There are two types of IUDs for women and doctors to choose from: the Mirena and ParaGard. The ParaGard is a non-hormonal IUD: It does not release hormones into the body to prevent or control ovulation, but the T-Bar design with copper wire does regulate sperm and egg movement through manipulating the uterus’s shape and structure. Some women are highly allergic to copper wire, so be aware that the ParaGard does use copper wire wrapping (around the T-Bar) as a secondary prevention method. ParaGard’s copper wire has a spermicidal effect that adds additional protection for women. However, the copper wire could negatively impact women who bleed heavily during menstruation. Also, the ParaGard can be used as a form of emergency contraception when implanted within three to five days after unprotected sex, pregnancy, or abortion. Research currently indicates that the ParaGard lasts for twelve years or more; so this birth control method lasts a long time at a 94 percent effectiveness rate—slightly lower than birth control pills, the patch, and hormone injections.

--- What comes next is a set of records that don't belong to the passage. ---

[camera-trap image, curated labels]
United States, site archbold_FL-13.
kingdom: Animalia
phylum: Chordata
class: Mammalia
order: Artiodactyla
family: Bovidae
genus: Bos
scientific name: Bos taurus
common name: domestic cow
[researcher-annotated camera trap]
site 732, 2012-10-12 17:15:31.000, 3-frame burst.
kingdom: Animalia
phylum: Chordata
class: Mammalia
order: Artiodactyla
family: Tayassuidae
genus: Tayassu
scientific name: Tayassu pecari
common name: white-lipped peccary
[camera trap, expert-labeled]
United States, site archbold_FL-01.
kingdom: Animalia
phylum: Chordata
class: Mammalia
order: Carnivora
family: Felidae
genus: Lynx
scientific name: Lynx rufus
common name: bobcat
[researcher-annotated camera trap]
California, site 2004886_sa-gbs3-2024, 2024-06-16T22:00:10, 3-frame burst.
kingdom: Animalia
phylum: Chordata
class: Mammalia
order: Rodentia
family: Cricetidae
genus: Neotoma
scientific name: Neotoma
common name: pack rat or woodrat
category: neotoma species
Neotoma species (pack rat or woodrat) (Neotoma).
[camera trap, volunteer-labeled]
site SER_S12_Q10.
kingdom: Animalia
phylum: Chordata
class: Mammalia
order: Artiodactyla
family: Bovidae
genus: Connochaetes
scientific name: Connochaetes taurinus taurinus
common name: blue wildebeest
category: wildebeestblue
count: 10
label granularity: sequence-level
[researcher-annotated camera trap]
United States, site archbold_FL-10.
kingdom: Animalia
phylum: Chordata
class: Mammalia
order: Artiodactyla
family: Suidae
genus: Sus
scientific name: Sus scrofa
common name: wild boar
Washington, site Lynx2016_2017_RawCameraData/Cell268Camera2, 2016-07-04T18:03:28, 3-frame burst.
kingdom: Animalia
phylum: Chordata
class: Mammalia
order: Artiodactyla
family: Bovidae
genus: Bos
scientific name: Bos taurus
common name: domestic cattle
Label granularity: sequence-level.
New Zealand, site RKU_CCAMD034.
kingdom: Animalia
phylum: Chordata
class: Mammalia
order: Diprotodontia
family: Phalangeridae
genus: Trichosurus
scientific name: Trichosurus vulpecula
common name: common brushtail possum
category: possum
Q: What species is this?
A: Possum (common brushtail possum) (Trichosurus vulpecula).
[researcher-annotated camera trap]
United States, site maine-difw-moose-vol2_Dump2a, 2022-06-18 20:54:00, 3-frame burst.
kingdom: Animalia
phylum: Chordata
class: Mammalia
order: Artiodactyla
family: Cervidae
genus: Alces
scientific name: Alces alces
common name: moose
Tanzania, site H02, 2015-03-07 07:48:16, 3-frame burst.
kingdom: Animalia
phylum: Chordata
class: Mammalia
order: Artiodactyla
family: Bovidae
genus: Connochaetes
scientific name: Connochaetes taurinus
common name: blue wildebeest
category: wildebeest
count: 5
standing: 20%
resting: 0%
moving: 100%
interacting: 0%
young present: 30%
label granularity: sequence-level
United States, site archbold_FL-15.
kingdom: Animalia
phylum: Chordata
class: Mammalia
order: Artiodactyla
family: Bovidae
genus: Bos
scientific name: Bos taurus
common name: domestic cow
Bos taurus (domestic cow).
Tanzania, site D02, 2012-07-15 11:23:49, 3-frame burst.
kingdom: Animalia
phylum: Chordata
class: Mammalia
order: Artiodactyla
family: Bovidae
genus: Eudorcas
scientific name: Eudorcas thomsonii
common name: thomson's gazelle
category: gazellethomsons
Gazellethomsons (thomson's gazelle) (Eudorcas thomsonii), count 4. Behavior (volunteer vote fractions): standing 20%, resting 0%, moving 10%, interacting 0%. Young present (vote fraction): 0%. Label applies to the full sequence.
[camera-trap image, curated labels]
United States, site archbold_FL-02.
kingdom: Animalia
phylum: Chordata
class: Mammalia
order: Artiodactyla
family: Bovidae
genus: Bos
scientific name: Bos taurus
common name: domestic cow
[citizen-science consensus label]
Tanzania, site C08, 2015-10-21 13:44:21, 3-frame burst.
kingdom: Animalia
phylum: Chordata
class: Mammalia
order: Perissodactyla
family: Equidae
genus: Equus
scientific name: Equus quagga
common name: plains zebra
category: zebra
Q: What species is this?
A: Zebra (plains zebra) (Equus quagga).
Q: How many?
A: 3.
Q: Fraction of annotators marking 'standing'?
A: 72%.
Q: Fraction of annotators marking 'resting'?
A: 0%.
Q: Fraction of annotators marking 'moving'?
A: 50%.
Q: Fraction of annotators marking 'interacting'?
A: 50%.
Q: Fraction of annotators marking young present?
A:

Though the ParaGard device is effective as a birth control method, women must be aware that expulsion rates are significant in the first year, with 5.7 percent of ParaGard devices being expelled in the first year. Women should always check the location of the T-Bar string that should hang in the upper portion of the vagina. Depending on the location of the string, one can tell if the device remains in proper positioning. If no string can be found, the device may have been expelled. If this happens, contact your physician immediately. Women who are prone to pelvic infections (PID) or who have a history of Toxic Shock Syndrome should not use the ParaGard device or any IUD. Be aware that the ParaGard device can intensify menstrual cramps.
The Mirena IUD releases low doses of synthetic progesterone hormone into a woman’s body, which differs from the non-hormonal ParaGard IUD; however, like the ParaGard IUD, the Mirena is T-shaped for a perfect fit inside of the uterus. The low doses of progesterone accomplish two important objectives: First, the progesterone helps prevent pregnancy; and second, the progesterone helps regulate menstrual bleeding better than the ParaGard IUD. The Mirena is 99 percent effective in preventing pregnancy—a higher effectiveness than the ParaGard and at the same prevention level as most birth control pills. The Mirena is also equipped with a T-Bar string that helps woman check the positioning of the IUD inside of her vagina (also for future removal purposes), and insertion of the device should take five to ten minutes. As with the ParaGard IUD, the Mirena is implanted in a doctor’s office after a thorough exam.